Hacker News: thoughtlede

New comment by thoughtlede in "Claude Pro: Opus model will only be available if extra usage is enabled"

thoughtlede — Tue, 28 Apr 2026 00:19:05 +0000

Investor funds have been subsidizing the inference costs so far.

Investors might move from funding the model providers to funding the enterprises that use those models. That is, they might move from funding the cost of the experiment to funding the value of the result. No funding if there are no demonstrable AI gains.

This is a reasonable shift if this happens. If enough gains have been demonstrated, then investors might go back to funding the model providers. Investors always move towards the highest leverage point.

As long as AI delivers, this would be the rhythm.

New comment by thoughtlede in "Nano Banana 2: Google's latest AI image generation model"

thoughtlede — Thu, 26 Feb 2026 17:34:39 +0000

Strictly speaking, I don't think it is the generation or creation that diminishes their value. it is the consumption.

You said it too:

> If I see a million fake Tom Cruise videos, then it oversaturates my desire for desire for all Tom Cruise movies.

The trick of course is to keep yourself from seeing that content.

The other nuance is that as long as real performance remains unique, which so far it is, we can appreciate more what flesh and blood brings to the table. For example, I can appreciate the reality of the people in a picture or a video that is captured by a regular camera; it's AI version lacks that spunk (for now).

Note that iPhone in its default settings is already altering the reality, so AI generation is far right on that slippery axis.

Perhaps, AI and VR would be the reason why our real hangouts would be more appreciated even if they become rare events in the future.

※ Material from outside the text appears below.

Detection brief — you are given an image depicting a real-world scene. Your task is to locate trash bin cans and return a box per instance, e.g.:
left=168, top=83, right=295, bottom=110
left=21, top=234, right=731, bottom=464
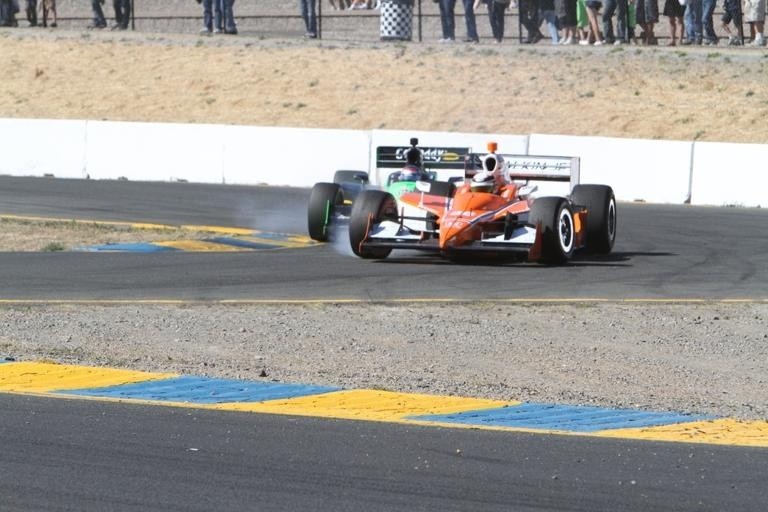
left=379, top=0, right=415, bottom=42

New comment by thoughtlede in "Why is the sky blue?"

thoughtlede — Mon, 09 Feb 2026 21:22:16 +0000

I think we can simplify the answer to this question for most audience and say "the air is blue".

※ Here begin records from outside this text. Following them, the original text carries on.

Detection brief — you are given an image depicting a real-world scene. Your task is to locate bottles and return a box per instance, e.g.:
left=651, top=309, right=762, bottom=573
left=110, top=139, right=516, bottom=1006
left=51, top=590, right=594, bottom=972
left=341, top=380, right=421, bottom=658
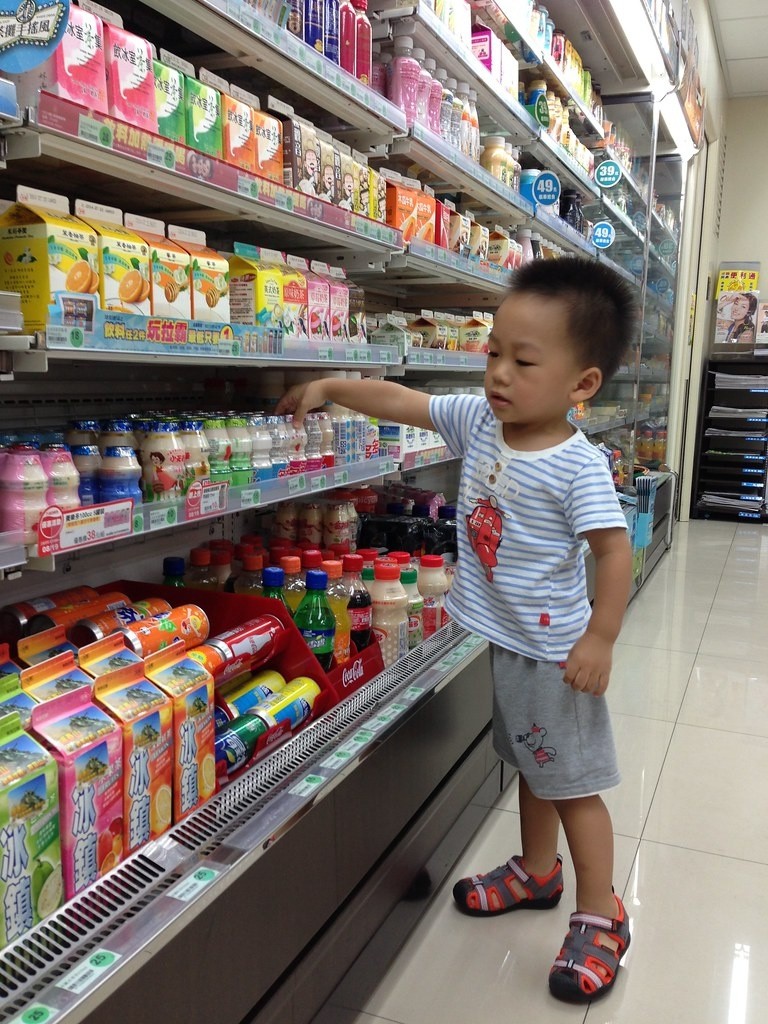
left=634, top=428, right=667, bottom=465
left=612, top=448, right=624, bottom=486
left=299, top=0, right=586, bottom=270
left=0, top=370, right=487, bottom=679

If they say, the air appears to be clear when I stare at something other than sky, the answer is you need more of air to be able to see its blue-ness, in much the same way that a small amount of murky water in your palm appears clear, but a lot of it does not.

If they ask, why don't I see that blue-ness at dawn or dusk, the answer is that the light source is at a different angle. The color of most objects changes when the light source is at a flat angle. And sun lights hits at a flat angle at dawn and dusk.

If they ask, what exactly is the inside phenomenon to see the sky color to be blue, then explanations like this blog are relevant.

If they ask, what exactly is a color, the answer is that it is a fiction made up by our brain.

New comment by thoughtlede in "Collaboration sucks"

thoughtlede — Tue, 11 Nov 2025 22:23:13 +0000

For me there are two things about collaboration.

Decision making is one, which you emphasized.

The other is knowing what the collaboration brings to the table and shaping the rules of engagement to fit that expectation. Sometimes you collaborate with SMEs; they bring the domain knowledge - you don't, but you understand the goal better than them. Sometimes you are creating or refining the corporate strategy based on the actions from individual projects or partners; you are learning ground realities from them. Sometimes you need help from others to improve your take on a subject.

In each of these cases, you have to be clear about what you expect from the collaborators (and motivate them to contribute). Without being clear on what the collaboration is about and what they get in return is the number one killer of collaborative projects even though there is no ill-intent anywhere.

New comment by thoughtlede in "Ask HN: What's your experience with using graph databases for agentic use-cases?"

thoughtlede — Mon, 06 Oct 2025 08:04:06 +0000

It boils down to whether your LLMs can speak graph queries better than SQL, for your use cases and data. As your data posture changes and your use cases change, you routinely reevaluate which DB query language suits best for LLMs.

I'd also design the system architecture in such a way that your non-agentic workloads don't suffer if you have to move between query models for serving agentic workloads better.

New comment by thoughtlede in "AWS CEO says using AI to replace junior staff is 'Dumbest thing I've ever heard'"

thoughtlede — Thu, 21 Aug 2025 17:30:23 +0000

memorization + application = comprehension. Rinse and repeat.

Whether leet code or anything else.

New comment by thoughtlede in "Reasoning models don't always say what they think"

thoughtlede — Thu, 03 Apr 2025 19:43:43 +0000

It feels to me that the hypothesis of this research was somewhat "begging the question". Reasoning models are trained to spit some tokens out that increase the chance of the models spitting the right answer at the end. That is, the training process is singularly optimizing for the right answer, not the reasoning tokens.

Why would you then assume the reasoning tokens will include hints supplied in the prompt "faithfully"? The model may or may not include the hints - depending on whether the model activations believe those hints are necessary to arrive at the answer. In their experiments, they found between 20% and 40% of the time, the models included those hints. Naively, that sounds unsurprising to me.

Even in the second experiment when they trained the model to use hints, the optimization was around the answer, not the tokens. I am not surprised the models did not include the hints because they are not trained to include the hints.

That said, and in spite of me potentially coming across as an unsurprised-by-the-result reader, it is a good experiment because "now we have some experimental results" to lean into.

Kudos to Anthropic for continuing to study these models.

New comment by thoughtlede in "Supercharge vector search with ColBERT rerank in PostgreSQL"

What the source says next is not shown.